À la recherche d’un nouvel équilibre
En d’autres termes, Georges-Louis Bouchez n’a pas eu la tâche facile…
La chose était d’autant plus périlleuse qu’il prenait la succession de Charles Michel au terme d’un véritable débat démocratique interne au parti, succession durant laquelle son rival (NDLR: Denis Ducarme) n’avait certainement pas été ridicule lors du décompte des votes.
Justement, le départ de deux fortes personnalités comme Charles Michel (NDLR: désormais président du Conseil de l’Europe) et Didier Reynders (désormais commissaire européen) n’a-t-elle pas laissé certaines traces au sein du MR?

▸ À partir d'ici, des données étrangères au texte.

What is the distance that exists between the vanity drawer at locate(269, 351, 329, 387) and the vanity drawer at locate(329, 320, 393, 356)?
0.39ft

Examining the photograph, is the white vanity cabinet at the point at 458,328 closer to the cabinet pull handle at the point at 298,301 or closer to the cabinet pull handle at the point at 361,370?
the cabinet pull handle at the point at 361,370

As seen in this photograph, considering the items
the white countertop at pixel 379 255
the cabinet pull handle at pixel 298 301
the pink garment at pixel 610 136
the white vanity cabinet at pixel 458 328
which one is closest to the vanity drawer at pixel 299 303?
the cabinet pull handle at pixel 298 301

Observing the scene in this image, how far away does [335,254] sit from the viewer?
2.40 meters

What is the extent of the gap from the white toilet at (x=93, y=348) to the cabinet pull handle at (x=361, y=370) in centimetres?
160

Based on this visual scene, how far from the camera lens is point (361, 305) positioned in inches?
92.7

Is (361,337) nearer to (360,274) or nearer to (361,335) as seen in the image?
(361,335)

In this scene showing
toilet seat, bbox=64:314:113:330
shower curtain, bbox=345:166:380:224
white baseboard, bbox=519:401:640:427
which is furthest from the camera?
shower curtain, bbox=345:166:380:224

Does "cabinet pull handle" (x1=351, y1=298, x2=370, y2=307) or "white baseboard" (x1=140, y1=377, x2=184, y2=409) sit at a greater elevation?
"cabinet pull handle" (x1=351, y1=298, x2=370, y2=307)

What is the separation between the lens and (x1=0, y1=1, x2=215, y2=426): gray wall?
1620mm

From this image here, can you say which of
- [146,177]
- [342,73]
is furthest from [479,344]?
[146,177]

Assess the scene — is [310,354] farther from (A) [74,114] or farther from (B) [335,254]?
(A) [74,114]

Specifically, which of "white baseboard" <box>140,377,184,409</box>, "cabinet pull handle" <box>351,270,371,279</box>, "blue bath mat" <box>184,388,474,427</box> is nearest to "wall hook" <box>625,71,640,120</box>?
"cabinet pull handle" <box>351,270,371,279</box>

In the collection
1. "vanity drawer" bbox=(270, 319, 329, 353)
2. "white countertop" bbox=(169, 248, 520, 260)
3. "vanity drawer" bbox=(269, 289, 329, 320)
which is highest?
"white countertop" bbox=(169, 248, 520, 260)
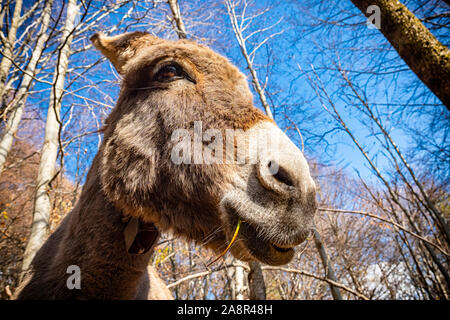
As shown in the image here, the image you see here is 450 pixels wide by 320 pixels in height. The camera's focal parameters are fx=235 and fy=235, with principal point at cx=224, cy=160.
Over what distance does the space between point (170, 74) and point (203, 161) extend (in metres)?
0.93

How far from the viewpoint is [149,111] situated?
191 cm

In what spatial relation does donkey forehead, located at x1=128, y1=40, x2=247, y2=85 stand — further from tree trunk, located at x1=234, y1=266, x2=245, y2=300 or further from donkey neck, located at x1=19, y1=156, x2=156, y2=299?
tree trunk, located at x1=234, y1=266, x2=245, y2=300

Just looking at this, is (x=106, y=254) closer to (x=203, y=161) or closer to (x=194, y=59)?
(x=203, y=161)

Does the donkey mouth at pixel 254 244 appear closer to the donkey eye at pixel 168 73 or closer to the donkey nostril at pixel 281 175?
the donkey nostril at pixel 281 175

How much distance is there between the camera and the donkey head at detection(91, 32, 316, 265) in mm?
1377

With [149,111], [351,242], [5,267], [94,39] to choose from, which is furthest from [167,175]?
[351,242]

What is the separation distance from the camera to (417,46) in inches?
70.9

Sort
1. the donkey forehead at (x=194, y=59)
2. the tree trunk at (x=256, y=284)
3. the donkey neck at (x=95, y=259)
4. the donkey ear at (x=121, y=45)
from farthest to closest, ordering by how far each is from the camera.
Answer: the tree trunk at (x=256, y=284) → the donkey ear at (x=121, y=45) → the donkey forehead at (x=194, y=59) → the donkey neck at (x=95, y=259)

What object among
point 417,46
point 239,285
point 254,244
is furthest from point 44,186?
point 417,46

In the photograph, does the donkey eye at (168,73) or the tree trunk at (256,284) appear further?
the tree trunk at (256,284)

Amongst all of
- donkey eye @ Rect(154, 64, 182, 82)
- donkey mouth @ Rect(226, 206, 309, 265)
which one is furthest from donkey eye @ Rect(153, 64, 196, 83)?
donkey mouth @ Rect(226, 206, 309, 265)

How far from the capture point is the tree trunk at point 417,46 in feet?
5.48

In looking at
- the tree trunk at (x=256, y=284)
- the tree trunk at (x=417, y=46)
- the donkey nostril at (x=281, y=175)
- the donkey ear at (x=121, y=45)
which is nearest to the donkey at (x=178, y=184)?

Le MR cherche un nouvel équilibre, c’est certain. Il a dû se choisir un nouveau président et il est donc normal qu’il y ait un temps d’adaptation. D’autant plus dans le difficile contexte évoqué précédemment.
On l’a aussi vu, dans une moindre mesure, chez Groen: cette période si particulière du casting ministériel est-elle propice à ce type de tensions en interne?
Durant la période qui s’écoule entre la fin des négociations pour un accord gouvernemental et la proposition de désignation des ministres adressée au roi (NDLR: à qui revient le rôle de nommer les ministres d’un gouvernement fédéral), la pression est maximale sur les épaules des présidents de parti. Ils sont sollicités de toute part. Il y a ceux qui étaient déjà ministres et qui estiment avoir réalisé du bon travail, et donc mériter leur place dans le nouvel exécutif; puis il y a les nouveaux qui se disent que c’est désormais leur tour et qui aspirent à voir leurs efforts pour le parti récompensés de la sorte. Le choix est donc toujours très difficile, d’autant qu’il y a une série de critères à devoir prendre en compte afin de respecter différents équilibres: entre les sexes; entre les régions, les provinces; entre les tendances internes au sein du parti…
Durant la période qui s’écoule entre les négociations d’un accord et la désignation des ministres, la pression est maximale sur les épaules des présidents de parti.
Dès lors, cette solution du G11 trouvée au MR, réunissant les «sages» du parti, est-elle un désaveu pour Georges-Louis Bouchez ou, comme la communication du parti le laisse entendre, davantage une façon de mieux encadrer la présidence?
En tous les cas, c’est une manière de vouloir répondre à la crise qui commençait à éclater de plus en plus. C’est une manière aussi d’essayer de retrouver une certaine cohésion. Comme tout président nouvellement élu, il a aussi eu besoin d’un temps pour trouver ses marques et pour trouver une certaine cohésion. Jusqu’à présent, cela s’est fait de façon assez houleuse, c’est donc une tentative pour le parti de resserrer en quelque sorte les rangs. Mais cela traduit également une volonté d’accompagner davantage la présidence de Georges-Louis Bouchez.